El-Gawad et al.  disagreed with the present data and stated that satisfaction was significantly more frequent among Misoprostol group while insertion complications were non-significantly less frequent among Misoprostol group that was due to current study didn’t include placebo group.
Regarding side effects: Dijkhuizen et al.  disagreed with the present data and stated that they were significantly more frequent in the misoprostol group: 56 participants (56.6%) who received misoprostol experienced any kind of side effect compared with 39 (42.4%) in the placebo group (P= 0.05). The most common side-effect was cramping in the abdomen (38.2%). Fever (temperature ≥38.08C) did not occur in the misoprostol group, whereas 3.3% of patients in the placebo group experienced fever. Other side- effects included itching, exanthema, sweating and dysuria, did not differ between groups (P = 0.48). In general, all of the side-effects were mild.
Scavuzzi et al.  agreed with the present data and stated that there were no significant differences between the groups in relation to complications during IUD insertion. The frequency of bleeding, vasovagal reaction, cramps, nausea, vomiting and insertion failures was similar in both groups. No cases of uterine perforation occurred in either group. There were no significant differences in the frequency of the majority of the immediate side effects such as nausea, vomiting, hyperthermia and diarrhea, evaluated prior to IUD insertion. Nevertheless, there was a significant increase in cramps with the prior use of misoprostol compared with placebo. In relation to the side effects evaluated 24 h after IUD insertion, no significant differences were found between the misoprostol and placebo groups.
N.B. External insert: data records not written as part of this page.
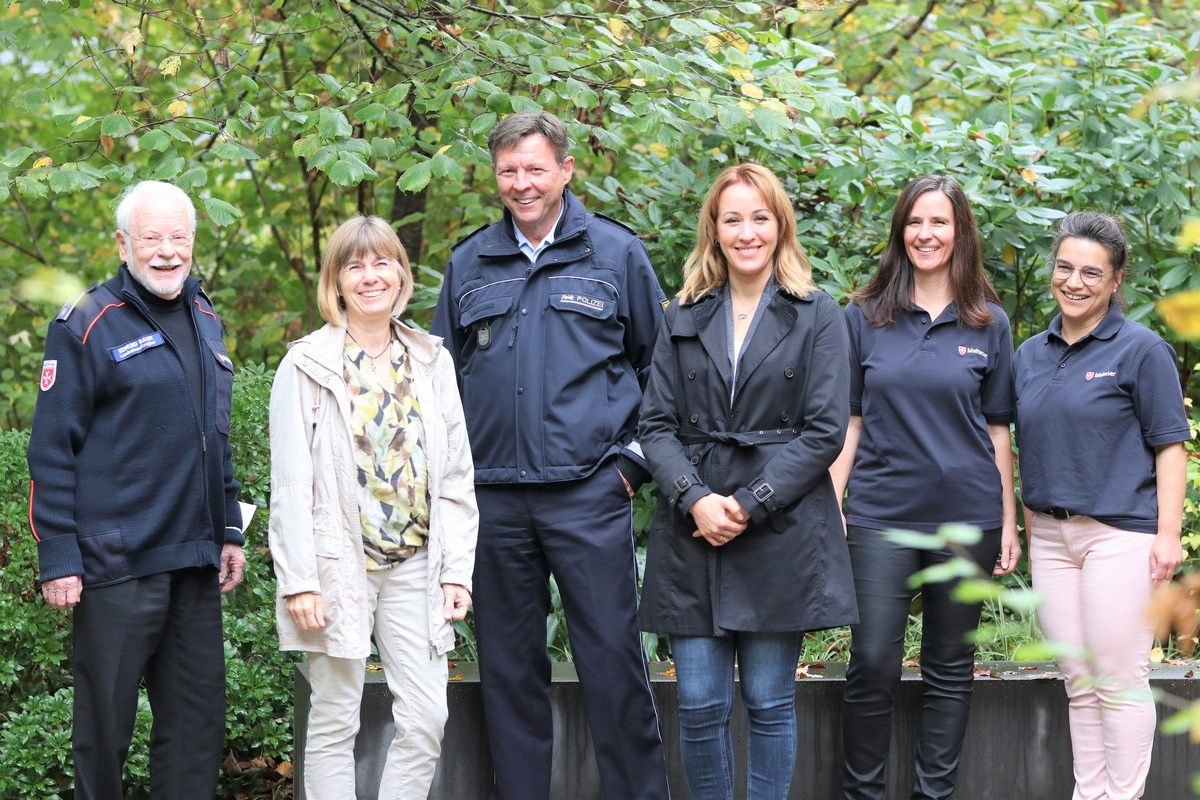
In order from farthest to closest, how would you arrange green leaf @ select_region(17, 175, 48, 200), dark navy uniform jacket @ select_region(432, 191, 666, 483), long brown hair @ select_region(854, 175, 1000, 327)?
1. green leaf @ select_region(17, 175, 48, 200)
2. long brown hair @ select_region(854, 175, 1000, 327)
3. dark navy uniform jacket @ select_region(432, 191, 666, 483)

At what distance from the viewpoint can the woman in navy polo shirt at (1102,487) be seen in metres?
3.62

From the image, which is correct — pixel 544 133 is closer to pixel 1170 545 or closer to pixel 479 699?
pixel 479 699

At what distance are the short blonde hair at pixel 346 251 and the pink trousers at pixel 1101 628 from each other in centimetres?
220

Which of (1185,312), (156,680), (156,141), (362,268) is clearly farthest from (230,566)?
(1185,312)

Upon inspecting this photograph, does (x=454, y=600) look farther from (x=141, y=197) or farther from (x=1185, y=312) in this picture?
(x=1185, y=312)

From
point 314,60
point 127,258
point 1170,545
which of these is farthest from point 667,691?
point 314,60

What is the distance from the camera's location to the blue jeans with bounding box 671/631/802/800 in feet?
11.6

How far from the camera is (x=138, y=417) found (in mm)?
3316

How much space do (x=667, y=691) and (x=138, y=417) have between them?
80.2 inches

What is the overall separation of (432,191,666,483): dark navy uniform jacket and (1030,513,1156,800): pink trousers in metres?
1.35

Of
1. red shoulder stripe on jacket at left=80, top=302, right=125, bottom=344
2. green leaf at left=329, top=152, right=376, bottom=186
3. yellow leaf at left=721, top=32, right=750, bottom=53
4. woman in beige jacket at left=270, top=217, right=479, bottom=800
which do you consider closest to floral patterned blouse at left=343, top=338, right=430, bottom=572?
woman in beige jacket at left=270, top=217, right=479, bottom=800

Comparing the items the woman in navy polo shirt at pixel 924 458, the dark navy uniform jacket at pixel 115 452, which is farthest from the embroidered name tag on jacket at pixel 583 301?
the dark navy uniform jacket at pixel 115 452

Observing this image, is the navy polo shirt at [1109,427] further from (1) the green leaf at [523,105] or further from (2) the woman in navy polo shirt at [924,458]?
(1) the green leaf at [523,105]

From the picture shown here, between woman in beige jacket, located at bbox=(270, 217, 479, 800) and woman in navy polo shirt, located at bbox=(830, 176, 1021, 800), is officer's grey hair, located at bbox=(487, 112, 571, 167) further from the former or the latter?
woman in navy polo shirt, located at bbox=(830, 176, 1021, 800)
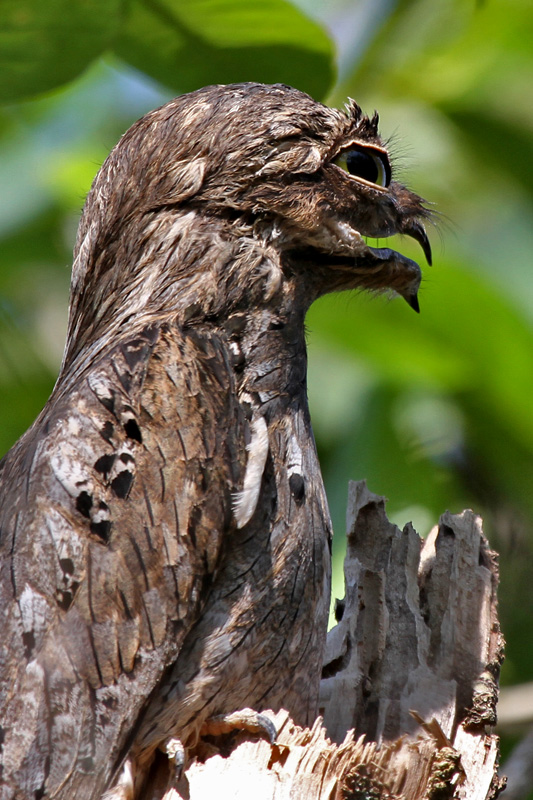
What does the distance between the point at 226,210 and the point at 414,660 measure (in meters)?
1.41

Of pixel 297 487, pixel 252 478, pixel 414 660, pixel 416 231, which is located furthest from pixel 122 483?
pixel 416 231

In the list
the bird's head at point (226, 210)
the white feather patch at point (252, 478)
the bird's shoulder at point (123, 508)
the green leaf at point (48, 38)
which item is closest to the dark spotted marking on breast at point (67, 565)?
the bird's shoulder at point (123, 508)

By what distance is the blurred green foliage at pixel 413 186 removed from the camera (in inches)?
192

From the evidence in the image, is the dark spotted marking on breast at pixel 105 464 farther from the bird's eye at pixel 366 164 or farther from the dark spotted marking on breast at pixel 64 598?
the bird's eye at pixel 366 164

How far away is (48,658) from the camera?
1794 millimetres

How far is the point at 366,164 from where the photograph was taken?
2557 millimetres

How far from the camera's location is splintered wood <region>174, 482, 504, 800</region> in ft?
6.44

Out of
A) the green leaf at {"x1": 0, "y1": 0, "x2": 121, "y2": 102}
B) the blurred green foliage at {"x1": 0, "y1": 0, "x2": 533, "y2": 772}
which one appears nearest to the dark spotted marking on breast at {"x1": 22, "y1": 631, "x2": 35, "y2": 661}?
the blurred green foliage at {"x1": 0, "y1": 0, "x2": 533, "y2": 772}

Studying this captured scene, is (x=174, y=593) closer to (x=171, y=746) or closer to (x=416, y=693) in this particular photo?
(x=171, y=746)

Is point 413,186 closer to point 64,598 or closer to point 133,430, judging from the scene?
point 133,430

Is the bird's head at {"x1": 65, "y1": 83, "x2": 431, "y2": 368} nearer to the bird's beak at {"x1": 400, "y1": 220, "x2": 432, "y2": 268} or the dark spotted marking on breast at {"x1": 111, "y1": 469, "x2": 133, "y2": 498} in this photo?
the bird's beak at {"x1": 400, "y1": 220, "x2": 432, "y2": 268}

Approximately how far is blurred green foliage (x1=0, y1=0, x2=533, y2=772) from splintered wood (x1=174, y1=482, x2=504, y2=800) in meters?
2.01

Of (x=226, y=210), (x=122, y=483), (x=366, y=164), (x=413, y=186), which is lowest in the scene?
(x=122, y=483)

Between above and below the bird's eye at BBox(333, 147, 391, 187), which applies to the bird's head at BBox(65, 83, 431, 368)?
below
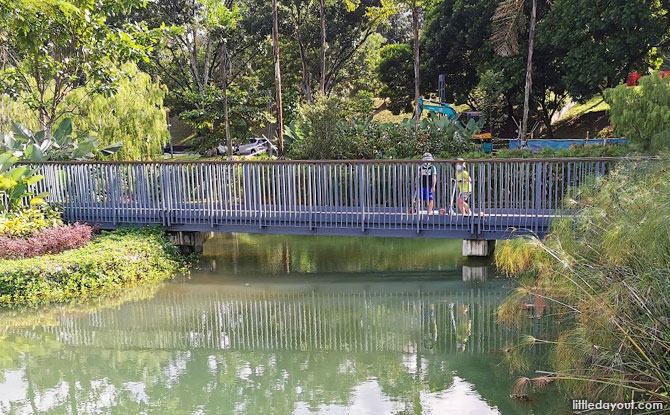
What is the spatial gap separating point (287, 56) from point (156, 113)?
15.4 m

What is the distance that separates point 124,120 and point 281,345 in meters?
11.2

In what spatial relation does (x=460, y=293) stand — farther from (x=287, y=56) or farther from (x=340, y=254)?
(x=287, y=56)

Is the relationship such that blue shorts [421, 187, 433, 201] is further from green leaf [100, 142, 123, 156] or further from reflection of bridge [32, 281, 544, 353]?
green leaf [100, 142, 123, 156]

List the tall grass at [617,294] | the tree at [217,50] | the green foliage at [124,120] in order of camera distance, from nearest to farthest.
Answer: the tall grass at [617,294]
the green foliage at [124,120]
the tree at [217,50]

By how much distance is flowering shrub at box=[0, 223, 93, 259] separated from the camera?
36.9 feet

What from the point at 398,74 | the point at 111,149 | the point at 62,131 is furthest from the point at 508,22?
the point at 62,131

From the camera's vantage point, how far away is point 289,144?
19.4 metres

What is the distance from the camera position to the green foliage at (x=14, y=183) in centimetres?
1224

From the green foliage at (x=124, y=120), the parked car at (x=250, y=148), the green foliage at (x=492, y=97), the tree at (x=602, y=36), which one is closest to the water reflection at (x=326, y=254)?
the green foliage at (x=124, y=120)

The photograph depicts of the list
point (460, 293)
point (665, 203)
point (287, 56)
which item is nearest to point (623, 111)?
point (460, 293)

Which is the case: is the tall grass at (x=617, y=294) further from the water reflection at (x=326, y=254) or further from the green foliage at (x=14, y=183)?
the green foliage at (x=14, y=183)

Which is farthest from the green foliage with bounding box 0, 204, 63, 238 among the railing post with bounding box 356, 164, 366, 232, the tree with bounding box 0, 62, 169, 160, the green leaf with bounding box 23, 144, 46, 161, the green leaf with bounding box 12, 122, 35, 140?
the railing post with bounding box 356, 164, 366, 232

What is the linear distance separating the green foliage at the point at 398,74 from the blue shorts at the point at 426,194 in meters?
19.6

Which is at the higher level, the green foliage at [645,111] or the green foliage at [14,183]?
the green foliage at [645,111]
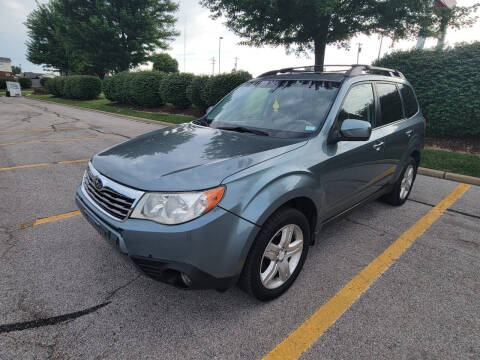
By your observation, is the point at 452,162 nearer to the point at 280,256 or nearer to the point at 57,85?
the point at 280,256

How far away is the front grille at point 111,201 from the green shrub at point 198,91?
11435 millimetres

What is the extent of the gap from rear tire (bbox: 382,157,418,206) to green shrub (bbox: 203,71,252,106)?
8966 millimetres

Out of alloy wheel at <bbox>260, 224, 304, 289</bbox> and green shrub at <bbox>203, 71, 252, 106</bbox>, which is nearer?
alloy wheel at <bbox>260, 224, 304, 289</bbox>

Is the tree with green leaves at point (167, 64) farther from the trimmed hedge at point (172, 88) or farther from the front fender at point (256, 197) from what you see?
the front fender at point (256, 197)

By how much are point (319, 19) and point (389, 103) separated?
9.09 metres

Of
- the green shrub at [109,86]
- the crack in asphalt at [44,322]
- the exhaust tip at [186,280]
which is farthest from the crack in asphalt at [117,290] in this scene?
the green shrub at [109,86]

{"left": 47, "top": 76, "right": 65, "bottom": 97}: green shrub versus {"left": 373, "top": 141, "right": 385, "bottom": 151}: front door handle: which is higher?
{"left": 47, "top": 76, "right": 65, "bottom": 97}: green shrub

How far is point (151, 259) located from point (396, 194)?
3.55 meters

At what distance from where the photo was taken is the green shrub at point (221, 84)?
12312mm

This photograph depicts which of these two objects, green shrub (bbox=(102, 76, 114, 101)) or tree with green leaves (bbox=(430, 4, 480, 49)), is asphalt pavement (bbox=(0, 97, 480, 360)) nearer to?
tree with green leaves (bbox=(430, 4, 480, 49))

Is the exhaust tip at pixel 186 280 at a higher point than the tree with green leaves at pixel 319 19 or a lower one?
lower

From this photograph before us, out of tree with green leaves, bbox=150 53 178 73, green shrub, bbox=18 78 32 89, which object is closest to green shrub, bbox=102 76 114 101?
green shrub, bbox=18 78 32 89

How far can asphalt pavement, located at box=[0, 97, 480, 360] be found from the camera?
1.91 m

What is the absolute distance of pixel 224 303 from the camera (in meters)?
2.30
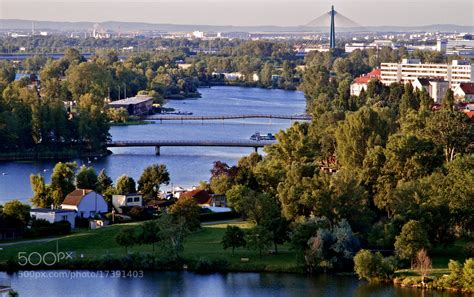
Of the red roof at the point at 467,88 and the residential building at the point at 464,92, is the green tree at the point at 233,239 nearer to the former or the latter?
the residential building at the point at 464,92

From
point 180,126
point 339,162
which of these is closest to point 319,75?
point 180,126

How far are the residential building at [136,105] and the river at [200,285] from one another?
2603cm

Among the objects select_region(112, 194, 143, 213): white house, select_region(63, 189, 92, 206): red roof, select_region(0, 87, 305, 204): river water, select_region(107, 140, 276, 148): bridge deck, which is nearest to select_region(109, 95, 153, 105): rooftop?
select_region(0, 87, 305, 204): river water

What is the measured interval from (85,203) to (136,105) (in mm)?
22936

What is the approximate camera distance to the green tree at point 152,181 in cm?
2108

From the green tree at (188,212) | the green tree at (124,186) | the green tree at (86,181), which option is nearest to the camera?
the green tree at (188,212)

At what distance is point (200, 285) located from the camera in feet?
49.4

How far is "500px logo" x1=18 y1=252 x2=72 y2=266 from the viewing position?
1584 centimetres

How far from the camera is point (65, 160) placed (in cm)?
2944

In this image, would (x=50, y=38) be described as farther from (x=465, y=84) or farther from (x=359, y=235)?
(x=359, y=235)

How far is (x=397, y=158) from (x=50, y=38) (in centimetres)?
9680

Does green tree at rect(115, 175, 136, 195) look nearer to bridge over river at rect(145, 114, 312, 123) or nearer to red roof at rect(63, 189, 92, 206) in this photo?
red roof at rect(63, 189, 92, 206)

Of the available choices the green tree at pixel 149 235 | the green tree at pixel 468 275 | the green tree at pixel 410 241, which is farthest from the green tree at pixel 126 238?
the green tree at pixel 468 275

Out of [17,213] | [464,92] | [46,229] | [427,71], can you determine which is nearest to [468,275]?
[46,229]
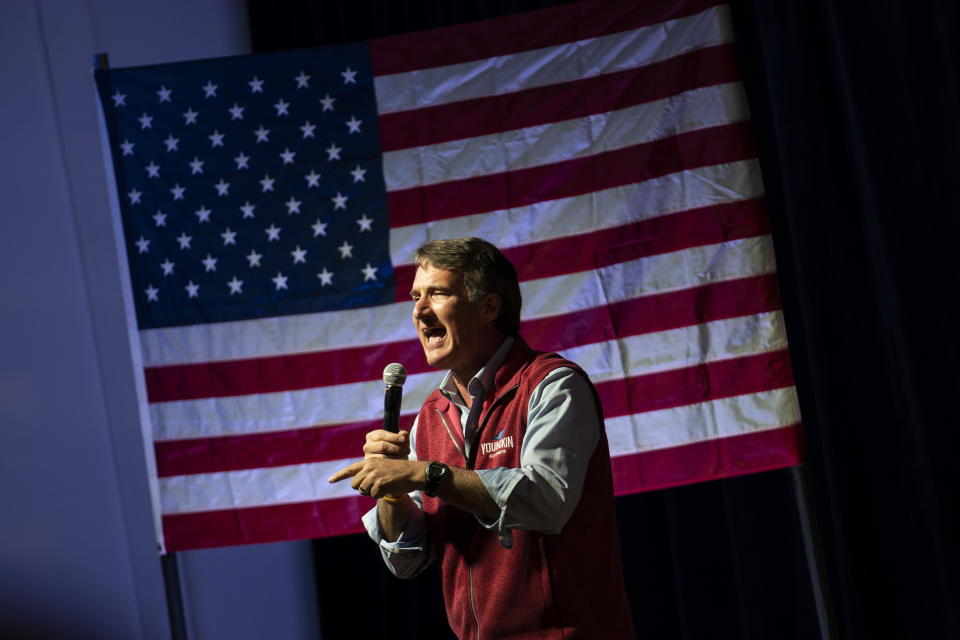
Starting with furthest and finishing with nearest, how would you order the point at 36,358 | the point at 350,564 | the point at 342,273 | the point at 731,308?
the point at 350,564
the point at 36,358
the point at 342,273
the point at 731,308

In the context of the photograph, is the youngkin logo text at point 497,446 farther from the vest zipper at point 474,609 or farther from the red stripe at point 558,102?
the red stripe at point 558,102

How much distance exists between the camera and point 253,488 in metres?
2.73

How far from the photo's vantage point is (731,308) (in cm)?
256

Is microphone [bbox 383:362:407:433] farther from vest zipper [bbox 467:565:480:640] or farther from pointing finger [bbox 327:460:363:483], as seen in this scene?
vest zipper [bbox 467:565:480:640]

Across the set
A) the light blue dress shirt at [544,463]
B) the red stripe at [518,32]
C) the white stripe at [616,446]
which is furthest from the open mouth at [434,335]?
the red stripe at [518,32]

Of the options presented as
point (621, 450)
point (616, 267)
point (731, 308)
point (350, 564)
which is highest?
point (616, 267)

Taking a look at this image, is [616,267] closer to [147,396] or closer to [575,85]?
[575,85]

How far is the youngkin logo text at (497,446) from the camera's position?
1608mm

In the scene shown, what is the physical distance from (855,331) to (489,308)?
4.86 feet

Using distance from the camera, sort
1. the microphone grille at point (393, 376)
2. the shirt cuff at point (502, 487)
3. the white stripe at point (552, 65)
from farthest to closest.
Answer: the white stripe at point (552, 65)
the microphone grille at point (393, 376)
the shirt cuff at point (502, 487)

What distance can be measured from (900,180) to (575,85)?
1.05 meters

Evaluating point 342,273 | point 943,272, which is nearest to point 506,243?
point 342,273

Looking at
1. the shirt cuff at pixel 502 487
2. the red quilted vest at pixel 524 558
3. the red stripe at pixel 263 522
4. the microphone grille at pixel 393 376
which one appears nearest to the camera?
the shirt cuff at pixel 502 487

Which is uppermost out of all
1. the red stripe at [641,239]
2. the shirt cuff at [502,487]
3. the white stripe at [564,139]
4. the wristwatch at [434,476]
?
the white stripe at [564,139]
Ibrahim et al.  agreed with the present data and stated that there were no significant insertion-related complications in either group (infection, perforation or excessive vaginal bleeding). Vomiting and diarrhea were not significantly different between the groups. Nausea was the most frequent side effect noted in 19.7% of women in the diclofenac + misoprostol group, as compared to only 4.4% of those pretreated solely with diclofenac.
In cases of intrauterine contraceptive devices (IUCDs) insertion, there was between different doses of misoprostol (400 vs. 200) regarding degree of pain, success of insertion, women’s satisfaction or pharmacological side effects However needing for analgesia was significantly lower and adverse effects as abdominal cramping and shivering were significantly higher in women received higher doses of misoprostol.
The authors declare that there is no conflict of interest associated with this manuscript.
This study received no financial support.